Politik

Stern-RTL-Wahltrend Wähler hadern mit Kompetenz der Regierung

RTX1ILDP.jpg

Erfolgreiche Krisenmanager? Vielleicht in Griechenland. Wenn es um die Probleme in Deutschland geht aus Sicht der Wähler zuletzt wohl nicht so sehr: Kanzlerin Angela Merkel und Finanzminister Wolfgang Schäuble.

(Foto: REUTERS)

Wer wird mit den Problemen in Deutschland am besten fertig? Immer weniger Deutsche glauben, dass es die Regierungsparteien sind. An ihrem Wahlverhalten ändert das allerdings nichts.

Die Kanzlerin tingelt von EU-Gipfel zu EU-Gipfel. Der Finanzminister beschäftigt sich scheinbar nur noch mit Griechenland. Außen- und Wirtschaftsminister sind wegen der Krise Hellas im diplomatischen Dauereinsatz. Bleibt da eigentlich noch Zeit, sich um die Probleme in Deutschland zu kümmern?

Vielleicht ist genau diese Frage einer der Gründe dafür, dass die Deutschen mit der politischen Kompetenz der Großen Koalition hadern. Auf die Frage, wer mit den Problemen in Deutschland am besten fertig wird, antworten im Stern-RTL-Wahltrend nur noch 32 Prozent der Befragten mit CDU und CSU. In der Vorwoche waren es noch 34 Prozent. Auch bei den Sozialdemokraten sinkt der Wert - von 10 auf 9 Prozent. So schlecht schnitt die SPD in diesem Jahr noch nie ab.
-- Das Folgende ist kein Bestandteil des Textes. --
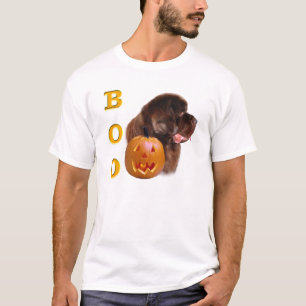 Camiseta Boo de Terranova (marrón)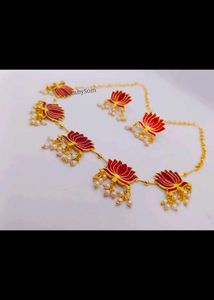 Lotus Necklace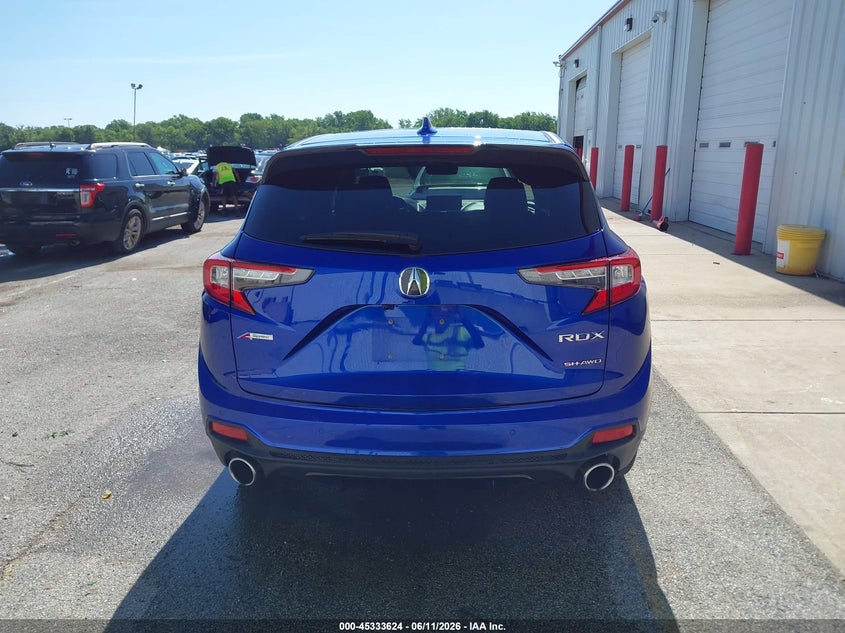 2024 Acura Rdx A-Spec Package VIN: 5J8TC2H67RL018081 Lot: 45333624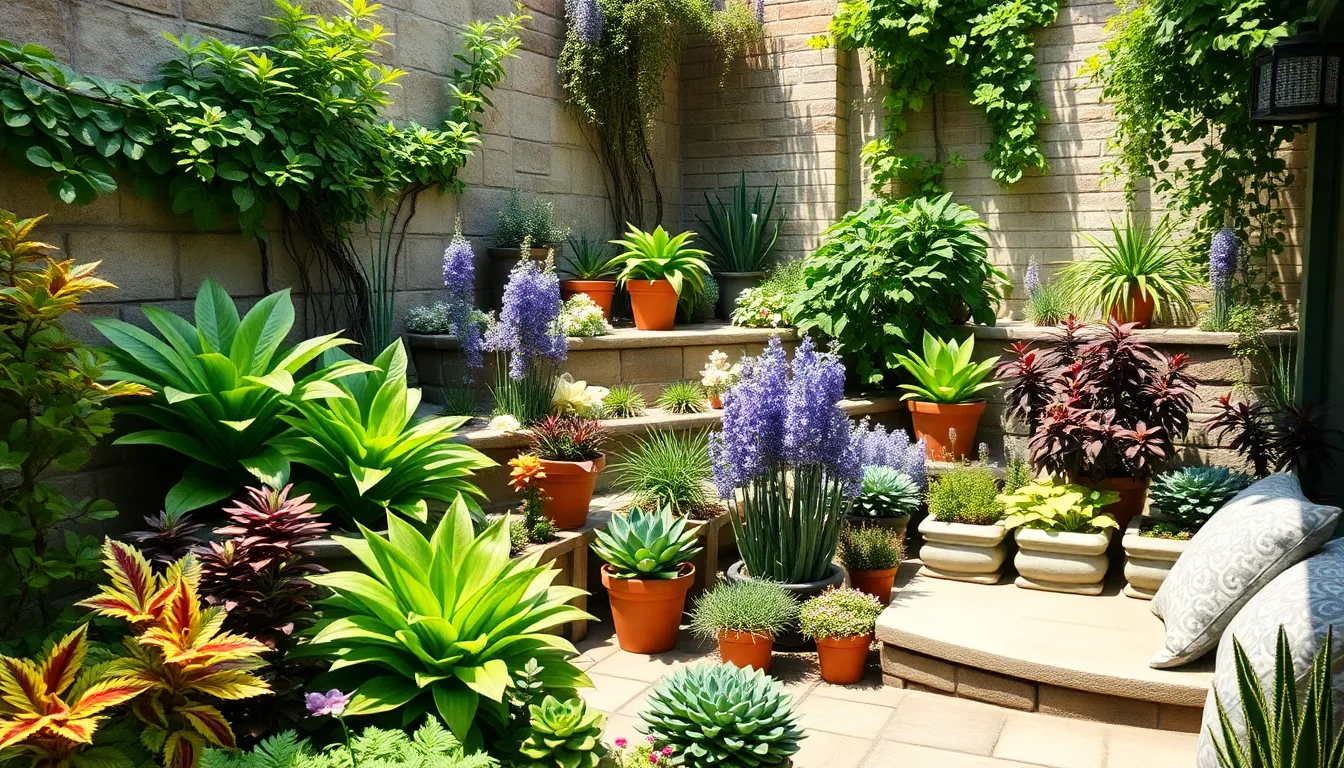 25 Creative Ideas for Small Courtyard Garden Spaces That Actually Work 10 25 Creative Ideas for Small Courtyard Garden Spaces That Actually Work 9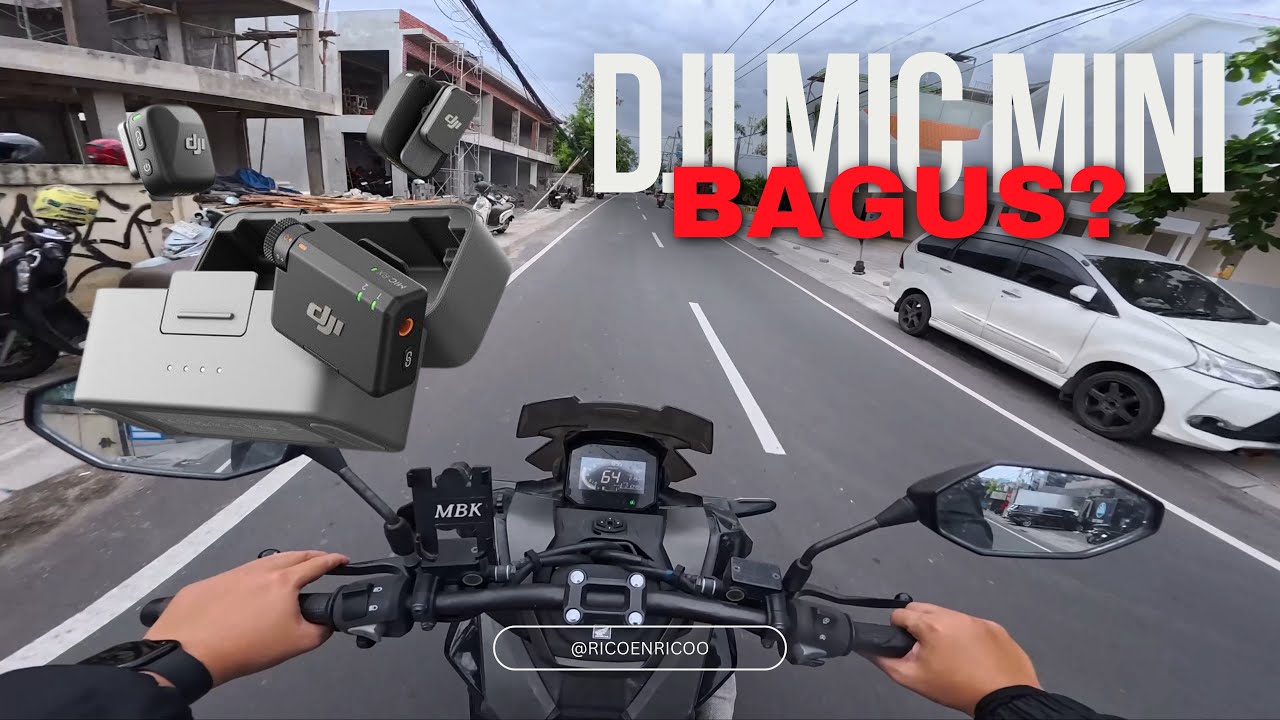 Good ?!?! Dji mic mini for motovlog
Die Mehrheit der Deutschen ist laut dem Meinungsforschungsinstitut davon überzeugt, dass keine Partei wirklich den Herausforderungen in der Bundesrepublik gewachsen ist - der höchste Wert seit mehr als einem Monat.

Veränderungen gibt es nur bei der FDP

Die Zustimmung zur Opposition und zu den Parteien, die es nicht in das Parlament geschafft haben, liegt bei der Frage der politischen Kompetenz bei 8 Prozent, immerhin ein Punkt mehr als in der Vorwoche.

Auf die Sonntagsfrage wirkt sich dieser Trend allerdings nicht aus. Wenn am nächsten Sonntag Bundestagswahl wäre, würden sich weiterhin 42 Prozent der Deutschen für die Union entscheiden. Unverändert auch die Zustimmung zur SPD mit 23 Prozent. Linke und Grüne kommen wie in der Vorwoche auf 10 und 11 Prozent.

Wenig tut sich auch bei der außerparlamentarischen Opposition. Die AfD verharrt seit nunmehr einem Monat bei 4 Prozent. Die FDP verliert einen Punkt. Für die Liberalen würden sich jetzt ebenfalls nur noch 4 Prozent der Wähler entscheiden.

Die Daten für die Umfrage wurden zwischen dem 6. und dem 10. Juli erhoben. Befragt wurden mehr als 2500 Personen.